NEWS

Beli Rumah Wajib Punya BPJS Kesehatan, Ini Penjelasan Kementerian ATR

BPN juga akan ubah tarif PNBP layanan pertanahan.

Beli Rumah Wajib Punya BPJS Kesehatan, Ini Penjelasan Kementerian ATRShutterstock/Elle Aon
18 February 2022
Follow Fortune Indonesia untuk mendapatkan informasi terkini. Klik untuk follow WhatsApp Channel & Google News

Jakarta, FORTUNE - Pemerintah mewajibkan kepemilikian kartu peserta BPJS Kesehatan sebagai sysrat permohonan pelayanan pendaftaran peralihan hak atas tanah atau hak milik atas satuan rumah susun. Ketentuan baru ini menyusul terbitnya Instruksi Presiden Nomor 1 tahun 2022 tentang Optimalisasi Pelaksanaan Program Jaminan Kesehatan Nasional (JKN).

 Staf Khusus dan Juru Bicara Kementerian Agraria dan Tata Ruang/Badan Pertanahan Nasional (ATR/BPN) Teuku Taufiqulhadi menjelaskan ketentuan baru tersebut berlaku bagi peserta BPJS Kesehatan dari semua kelas. Aturan tersebut, terangnya, akan berlaku mulai 1 Maret 2022.

"Harus melampirkan BPJS ketika membeli tanah. Baru keluar tahun ini Inpres-nya," ungkap Taufiq saat dikonfirmasi Jumat (18/2).

Seperti tertuang dalam Inpres nomor 1 tahun 2022, syarat baru tersebut ditujukan untuk mengoptimalisasi program JKN kepada seluruh lapisan masyarakat. BPJS Kesehatan sendiri, berfungsi sebagai asuransi yang disediakan pemerintah dengan sistem gotong royong antar sesama warga.

"Negara Indonesia meminta rakyatnya untuk diasuransi. Ini diminta untuk punya asuransi semuanya. Dalam rangka untuk optimalisasi BPJS kepada seluruh bangsa Indonesia," ujar Taufiq.
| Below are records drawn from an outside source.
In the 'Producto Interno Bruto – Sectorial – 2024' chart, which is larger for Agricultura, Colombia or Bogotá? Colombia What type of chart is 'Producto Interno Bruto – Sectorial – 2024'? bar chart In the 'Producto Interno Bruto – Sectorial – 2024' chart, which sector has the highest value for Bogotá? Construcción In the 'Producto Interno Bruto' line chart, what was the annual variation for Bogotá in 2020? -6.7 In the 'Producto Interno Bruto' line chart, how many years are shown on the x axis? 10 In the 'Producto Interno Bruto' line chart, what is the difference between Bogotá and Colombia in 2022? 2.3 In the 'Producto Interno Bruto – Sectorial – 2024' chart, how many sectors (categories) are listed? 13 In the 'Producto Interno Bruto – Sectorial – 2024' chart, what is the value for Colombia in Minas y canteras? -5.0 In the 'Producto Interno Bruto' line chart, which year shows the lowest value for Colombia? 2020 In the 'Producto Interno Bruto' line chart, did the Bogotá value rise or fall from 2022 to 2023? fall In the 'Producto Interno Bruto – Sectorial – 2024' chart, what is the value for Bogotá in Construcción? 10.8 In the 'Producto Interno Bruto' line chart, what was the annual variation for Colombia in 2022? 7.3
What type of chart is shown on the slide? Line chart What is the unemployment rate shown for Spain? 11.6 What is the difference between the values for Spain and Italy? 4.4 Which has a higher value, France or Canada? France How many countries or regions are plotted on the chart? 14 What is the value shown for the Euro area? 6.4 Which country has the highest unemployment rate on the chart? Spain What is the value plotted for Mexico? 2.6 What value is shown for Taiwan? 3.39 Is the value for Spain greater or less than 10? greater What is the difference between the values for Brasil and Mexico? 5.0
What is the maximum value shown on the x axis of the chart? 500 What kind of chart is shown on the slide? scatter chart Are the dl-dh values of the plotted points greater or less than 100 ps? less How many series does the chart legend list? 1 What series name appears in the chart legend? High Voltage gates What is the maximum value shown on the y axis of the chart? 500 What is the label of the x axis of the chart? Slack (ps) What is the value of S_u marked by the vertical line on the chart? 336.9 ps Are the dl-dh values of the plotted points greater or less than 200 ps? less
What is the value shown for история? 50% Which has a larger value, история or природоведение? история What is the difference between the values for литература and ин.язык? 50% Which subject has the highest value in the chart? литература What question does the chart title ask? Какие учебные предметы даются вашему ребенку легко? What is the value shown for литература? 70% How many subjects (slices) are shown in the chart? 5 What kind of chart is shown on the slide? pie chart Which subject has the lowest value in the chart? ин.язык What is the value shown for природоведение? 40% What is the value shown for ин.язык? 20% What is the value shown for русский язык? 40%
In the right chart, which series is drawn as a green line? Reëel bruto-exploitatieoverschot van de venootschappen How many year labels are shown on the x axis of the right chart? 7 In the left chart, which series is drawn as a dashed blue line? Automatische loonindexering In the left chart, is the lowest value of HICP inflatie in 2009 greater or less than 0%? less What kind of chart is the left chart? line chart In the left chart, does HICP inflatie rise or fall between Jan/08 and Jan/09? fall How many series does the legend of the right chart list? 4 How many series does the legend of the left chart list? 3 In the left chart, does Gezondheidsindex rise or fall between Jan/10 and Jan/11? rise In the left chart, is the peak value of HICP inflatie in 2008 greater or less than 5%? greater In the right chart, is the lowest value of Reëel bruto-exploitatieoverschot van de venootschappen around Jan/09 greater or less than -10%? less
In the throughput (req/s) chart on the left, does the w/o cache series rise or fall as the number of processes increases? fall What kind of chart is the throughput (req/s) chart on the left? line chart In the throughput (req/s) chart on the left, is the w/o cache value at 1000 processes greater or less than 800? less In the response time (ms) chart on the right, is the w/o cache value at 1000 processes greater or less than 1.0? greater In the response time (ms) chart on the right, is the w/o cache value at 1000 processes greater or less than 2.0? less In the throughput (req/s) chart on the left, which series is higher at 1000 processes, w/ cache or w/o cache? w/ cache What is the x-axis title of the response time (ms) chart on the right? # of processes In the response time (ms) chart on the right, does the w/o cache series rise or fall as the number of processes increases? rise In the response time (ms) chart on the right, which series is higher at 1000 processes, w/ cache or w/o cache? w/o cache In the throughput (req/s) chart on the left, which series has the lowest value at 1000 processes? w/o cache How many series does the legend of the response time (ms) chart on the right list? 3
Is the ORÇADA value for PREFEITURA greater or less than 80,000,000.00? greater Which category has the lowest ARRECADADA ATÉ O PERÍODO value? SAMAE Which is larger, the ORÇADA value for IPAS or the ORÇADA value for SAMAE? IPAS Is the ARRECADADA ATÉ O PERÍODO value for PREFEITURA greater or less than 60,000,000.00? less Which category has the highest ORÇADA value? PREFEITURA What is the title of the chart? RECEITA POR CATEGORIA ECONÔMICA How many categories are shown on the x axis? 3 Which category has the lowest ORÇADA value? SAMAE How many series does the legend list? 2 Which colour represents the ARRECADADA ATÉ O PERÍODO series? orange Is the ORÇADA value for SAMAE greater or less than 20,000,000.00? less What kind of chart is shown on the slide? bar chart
Jenis dan tarif PNBP pertanahan diubah

Tak hanya mensyaratkan kepemilikan BPJS Kesehatan, tahun ini Kementerian ATR/BPN juga tengah menyiapkan aturan baru terkait jenis dan tarif PNBP atas layanan pertanahan yang sebelumnya tertuang dalam Peraturan Pemerintah (PP) Nomor 128 Tahun 2015.

Sekretaris Jenderal (Sekjen) Kementerian ATR/BPN, Himawan Arief Sugoto perubahan jenis dan tarif PNBP tersebut berkaitan dengan aturan baru dalam Undang-Undang Cipta Kerja (UUCK) serta rencana kementerian dalam transformasi digital. 

“Intinya adalah dengan dikeluarkannya UUCK, membuka peluang termasuk beberapa sistem. Kita belum bisa memberikan layanan ataupun transaksi elektronik yang saat ini sudah mulai marak. Transformasi digital sudah tidak bisa lagi dibendung. Yang kedua, data kita juga makin lama harus semakin akurat, semakin baik. Lalu juga kalau sudah semakin lama apalagi sudah menuju smart contract, e-materai, digital signature, maka polanya PP 128 ini mungkin sudah berubah,” ujarnya. 

Dalam menyusun revisi PP Nomor 128 Tahun 2015 ini, Himawan Arief Sugoto meminta tim penyusun untuk berdiskusi dengan para pelaku dan pengguna ekonomi. "Kira-kira formulasinya mampu menyerap PNBP seperti apa. Ini yang mungkin perlu mengajak beberapa pelaku digital economy, nanti itu bisa bagian dari proses-prosesnya. Dan PP 128 ini mampu mengantisipasi apabila environment-nya berubah, atau sistemnya dengan sistem blockchain," terangnya.